If you later wanted to define additional groups in this same file, you could add a new line and add another line for the additional group. It is important to keep all the users that belong to a single group on the same line. They can not be wrapped around onto more than one line.
The last step in this example is to create or modify the .htaccess file in the directory that you want to protect. In this case, you're protecting the directory called "test" in the document root, so you'll need to edit the .htaccess file located there.
Use your editor to make this file look like the following:
AuthUserFile /etc/test2.pwd
AuthGroupFile /etc/test2.grp
AuthName Enter Your Password
AuthType Basic
<Limit GET>
require group users
</Limit>
Access to this directory is now restricted to a user that appears in the group file. That user is required to enter his matching password that is encrypted in the password file. Try accessing this directory through your Web browser now by pointing your browser to http://yourdomain.com/test/ and you should be asked for a username and password.
One of the most popular modifications users make to their DWH Server settings is customizing your Web server's error pages. By default, these error pages are an ugly gray background with plain black text. There are many reasons why a DWH Server would return an error page. The most common are summarized in the following table:
Error Type |
What causes the error |
Error Code |
Page Not Found |
A file was requested that does not exist. |
404 |
Access Forbidden |
A user tried to access a file or directory that they did not have permission to access. |
403 |
Authorization Required |
A user tried to access a password protected file or directory and did not give the correct username and password. |
401 |
Generic server error |
For any of a number of reasons, the server encountered some type of error. |
500 |
You can customize these pages with three easy steps. First, create an "errors" directory in your DWH Server's document root. Next, create your error pages as HTML documents and place them in the "errors" directory. Third, edit the srm.conf file in the /www/conf directory of your DWH Server, and define your custom error pages. Following is an example of how this is done.
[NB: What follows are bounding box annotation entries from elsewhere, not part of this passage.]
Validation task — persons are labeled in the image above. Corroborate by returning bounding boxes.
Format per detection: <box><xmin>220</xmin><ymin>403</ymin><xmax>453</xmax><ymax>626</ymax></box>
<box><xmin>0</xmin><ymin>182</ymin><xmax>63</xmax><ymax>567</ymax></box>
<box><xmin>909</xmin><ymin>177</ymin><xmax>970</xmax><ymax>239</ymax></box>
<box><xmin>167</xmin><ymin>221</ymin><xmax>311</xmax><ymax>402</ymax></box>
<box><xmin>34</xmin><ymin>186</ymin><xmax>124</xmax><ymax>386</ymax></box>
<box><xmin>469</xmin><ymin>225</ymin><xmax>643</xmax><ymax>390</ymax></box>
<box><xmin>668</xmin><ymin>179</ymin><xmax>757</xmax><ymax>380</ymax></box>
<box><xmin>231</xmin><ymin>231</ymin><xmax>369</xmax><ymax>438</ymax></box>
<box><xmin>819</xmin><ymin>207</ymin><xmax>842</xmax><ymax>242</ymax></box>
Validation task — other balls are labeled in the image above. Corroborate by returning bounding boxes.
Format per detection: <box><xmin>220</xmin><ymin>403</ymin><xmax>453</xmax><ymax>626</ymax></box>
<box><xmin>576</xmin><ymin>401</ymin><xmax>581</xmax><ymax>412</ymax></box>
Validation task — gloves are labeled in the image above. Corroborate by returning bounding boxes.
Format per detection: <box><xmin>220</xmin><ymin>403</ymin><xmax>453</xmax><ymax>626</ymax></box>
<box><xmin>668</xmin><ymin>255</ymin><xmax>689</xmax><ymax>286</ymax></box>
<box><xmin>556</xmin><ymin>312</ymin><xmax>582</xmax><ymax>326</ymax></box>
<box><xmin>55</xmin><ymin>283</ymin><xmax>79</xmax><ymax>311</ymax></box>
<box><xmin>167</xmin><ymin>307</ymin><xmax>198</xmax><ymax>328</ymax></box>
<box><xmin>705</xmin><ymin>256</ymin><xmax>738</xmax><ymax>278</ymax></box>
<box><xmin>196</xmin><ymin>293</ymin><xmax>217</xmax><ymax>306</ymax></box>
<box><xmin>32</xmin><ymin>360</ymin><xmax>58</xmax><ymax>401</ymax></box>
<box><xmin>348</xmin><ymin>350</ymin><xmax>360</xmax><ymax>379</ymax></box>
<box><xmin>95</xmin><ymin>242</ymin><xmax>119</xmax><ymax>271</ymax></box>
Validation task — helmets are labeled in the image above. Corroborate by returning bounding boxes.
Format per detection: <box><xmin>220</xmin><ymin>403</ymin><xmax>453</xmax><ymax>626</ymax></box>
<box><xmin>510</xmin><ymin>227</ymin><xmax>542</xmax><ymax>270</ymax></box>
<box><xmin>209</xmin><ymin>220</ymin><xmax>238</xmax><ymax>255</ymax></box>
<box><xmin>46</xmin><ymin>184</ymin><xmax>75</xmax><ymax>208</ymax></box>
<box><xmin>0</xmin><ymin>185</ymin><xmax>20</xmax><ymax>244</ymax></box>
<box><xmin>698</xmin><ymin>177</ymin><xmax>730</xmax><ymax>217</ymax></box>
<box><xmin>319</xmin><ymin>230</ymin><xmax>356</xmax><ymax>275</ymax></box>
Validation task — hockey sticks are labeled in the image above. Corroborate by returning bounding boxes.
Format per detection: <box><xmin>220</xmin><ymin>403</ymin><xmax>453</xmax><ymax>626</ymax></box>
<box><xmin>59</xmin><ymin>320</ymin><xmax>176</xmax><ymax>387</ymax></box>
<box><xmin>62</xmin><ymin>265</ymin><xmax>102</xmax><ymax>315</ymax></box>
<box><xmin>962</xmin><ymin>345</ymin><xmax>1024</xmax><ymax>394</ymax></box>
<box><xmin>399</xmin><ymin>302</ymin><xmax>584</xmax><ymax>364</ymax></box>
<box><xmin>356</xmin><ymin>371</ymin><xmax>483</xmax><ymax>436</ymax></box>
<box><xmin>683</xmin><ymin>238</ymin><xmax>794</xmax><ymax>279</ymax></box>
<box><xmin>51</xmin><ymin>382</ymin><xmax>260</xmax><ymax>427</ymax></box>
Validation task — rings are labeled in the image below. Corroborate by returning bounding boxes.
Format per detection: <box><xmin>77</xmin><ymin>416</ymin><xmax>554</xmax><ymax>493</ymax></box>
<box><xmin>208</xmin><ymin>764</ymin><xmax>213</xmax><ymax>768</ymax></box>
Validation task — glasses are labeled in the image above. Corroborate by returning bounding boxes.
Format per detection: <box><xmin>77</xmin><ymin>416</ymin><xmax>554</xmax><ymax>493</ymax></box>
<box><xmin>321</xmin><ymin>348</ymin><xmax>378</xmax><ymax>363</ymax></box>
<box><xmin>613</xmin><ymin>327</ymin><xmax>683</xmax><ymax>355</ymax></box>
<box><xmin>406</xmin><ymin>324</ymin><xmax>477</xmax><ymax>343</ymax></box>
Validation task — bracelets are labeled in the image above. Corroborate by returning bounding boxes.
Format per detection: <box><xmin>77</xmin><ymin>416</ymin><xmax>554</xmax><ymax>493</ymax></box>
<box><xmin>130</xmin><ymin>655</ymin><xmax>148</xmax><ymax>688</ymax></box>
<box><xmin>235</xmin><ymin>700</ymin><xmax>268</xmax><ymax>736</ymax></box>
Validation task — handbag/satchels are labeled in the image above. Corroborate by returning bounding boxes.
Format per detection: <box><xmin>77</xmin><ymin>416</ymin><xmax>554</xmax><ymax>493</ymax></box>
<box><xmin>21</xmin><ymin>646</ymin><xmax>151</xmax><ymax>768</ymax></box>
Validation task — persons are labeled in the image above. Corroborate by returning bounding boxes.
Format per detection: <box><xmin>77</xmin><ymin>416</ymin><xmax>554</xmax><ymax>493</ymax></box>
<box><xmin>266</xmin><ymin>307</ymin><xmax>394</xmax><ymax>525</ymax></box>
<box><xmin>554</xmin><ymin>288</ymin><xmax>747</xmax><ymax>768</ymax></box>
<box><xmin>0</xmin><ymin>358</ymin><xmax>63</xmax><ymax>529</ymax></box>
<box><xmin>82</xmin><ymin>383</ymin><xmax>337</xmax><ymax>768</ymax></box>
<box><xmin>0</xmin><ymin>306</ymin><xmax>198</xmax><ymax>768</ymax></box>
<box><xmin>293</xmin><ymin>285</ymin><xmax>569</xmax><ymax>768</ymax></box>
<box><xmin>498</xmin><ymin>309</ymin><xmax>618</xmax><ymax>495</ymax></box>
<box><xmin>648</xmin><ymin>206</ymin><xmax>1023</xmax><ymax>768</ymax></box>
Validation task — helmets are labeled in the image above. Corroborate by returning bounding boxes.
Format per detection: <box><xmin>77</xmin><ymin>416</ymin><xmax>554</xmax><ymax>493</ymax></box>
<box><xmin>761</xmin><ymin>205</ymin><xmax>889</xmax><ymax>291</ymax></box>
First, log in to your DWH Server. Move to the document root by typing:
cd /www/htdocs Enter
Create a directory to contain your error pages by typing:
mkdir errors Enter
Next, you should create any custom error pages that you want to use and place them in this directory. They don't have to be placed in the "errors" directory, the can be placed in any directory you wish, as long as it's in or below the document root. This example, however, will assume they're in the /www/htdocs/errors directory.
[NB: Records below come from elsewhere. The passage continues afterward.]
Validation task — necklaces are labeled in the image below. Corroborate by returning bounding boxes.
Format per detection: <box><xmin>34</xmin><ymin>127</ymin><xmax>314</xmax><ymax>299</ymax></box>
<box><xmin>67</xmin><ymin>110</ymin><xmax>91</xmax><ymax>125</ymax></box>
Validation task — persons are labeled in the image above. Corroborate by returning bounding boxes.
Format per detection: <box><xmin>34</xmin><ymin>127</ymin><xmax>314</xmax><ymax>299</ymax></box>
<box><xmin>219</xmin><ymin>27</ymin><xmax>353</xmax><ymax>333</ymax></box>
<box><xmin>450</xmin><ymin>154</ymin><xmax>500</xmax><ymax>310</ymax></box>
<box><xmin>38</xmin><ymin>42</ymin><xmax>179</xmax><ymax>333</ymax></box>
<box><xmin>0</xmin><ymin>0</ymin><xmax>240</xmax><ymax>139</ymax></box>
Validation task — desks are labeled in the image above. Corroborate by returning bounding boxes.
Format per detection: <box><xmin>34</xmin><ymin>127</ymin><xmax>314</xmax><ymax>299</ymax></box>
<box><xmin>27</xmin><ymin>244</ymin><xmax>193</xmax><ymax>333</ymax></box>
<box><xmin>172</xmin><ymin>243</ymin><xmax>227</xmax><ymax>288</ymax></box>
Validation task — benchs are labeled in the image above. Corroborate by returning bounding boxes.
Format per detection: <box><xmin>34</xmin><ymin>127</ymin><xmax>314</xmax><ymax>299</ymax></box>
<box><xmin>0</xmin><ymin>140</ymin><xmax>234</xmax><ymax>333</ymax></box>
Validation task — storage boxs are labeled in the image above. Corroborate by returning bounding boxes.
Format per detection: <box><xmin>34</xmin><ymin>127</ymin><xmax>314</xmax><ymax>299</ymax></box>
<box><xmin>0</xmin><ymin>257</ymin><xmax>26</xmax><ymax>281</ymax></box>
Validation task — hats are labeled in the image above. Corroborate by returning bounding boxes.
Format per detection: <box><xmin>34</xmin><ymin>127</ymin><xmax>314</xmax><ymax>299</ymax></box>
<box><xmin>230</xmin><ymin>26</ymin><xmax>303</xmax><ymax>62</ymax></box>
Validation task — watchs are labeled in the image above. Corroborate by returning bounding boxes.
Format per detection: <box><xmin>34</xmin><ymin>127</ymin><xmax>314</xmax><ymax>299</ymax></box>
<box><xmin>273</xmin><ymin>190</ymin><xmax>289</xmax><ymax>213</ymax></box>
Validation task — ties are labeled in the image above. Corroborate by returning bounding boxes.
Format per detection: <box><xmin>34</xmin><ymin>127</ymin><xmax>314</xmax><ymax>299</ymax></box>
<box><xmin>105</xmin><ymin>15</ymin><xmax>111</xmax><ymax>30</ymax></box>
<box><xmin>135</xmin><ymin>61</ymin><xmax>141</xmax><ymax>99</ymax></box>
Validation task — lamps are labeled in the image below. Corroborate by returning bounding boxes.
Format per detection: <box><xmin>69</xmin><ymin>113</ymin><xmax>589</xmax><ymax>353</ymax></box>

Finally, you'll need to edit the srm.conf file which resides in the /www/conf directory of your server. This file contains several important settings for your DWH Server, so you should make a backup copy before editing it. From the command prompt, type:
cd /www/conf Enter
cp srm.conf srm.bak Enter
Open up your srm.conf file and scroll down near the end of this file until you see a section that looks something like the following:
# If you want to have files/scripts sent instead of the built-in version
# in case of errors, uncomment the following lines and set them as you
# will. Note: scripts must be able to be run as if the were called
# directly (in ScriptAlias directory, for instance)
# 302 - REDIRECT
# 400 - BAD_REQUEST
# 401 - AUTH_REQUIRED
# 403 - FORBIDDEN
# 404 - NOT_FOUND
# 500 - SERVER_ERROR
# 501 - NOT_IMPLEMENTED
#ErrorDocument 404 /errors/NotFound.html
#ErrorDocument 302 /cgi-bin/redirect.cgi
#ErrorDocument 500 /errors/server.html
#ErrorDocument 403 /errors/Forbidden.html
Remember than anytime you see a # placed at the front of a line in one of your DWH Server's configuration files, it means that what follows on that line is simply a comment and has no effect. We've placed #'s on these lines so that you can easily enable the custom error messages that you want by simply removing the # and making any necessary changes without having to write the whole line yourself.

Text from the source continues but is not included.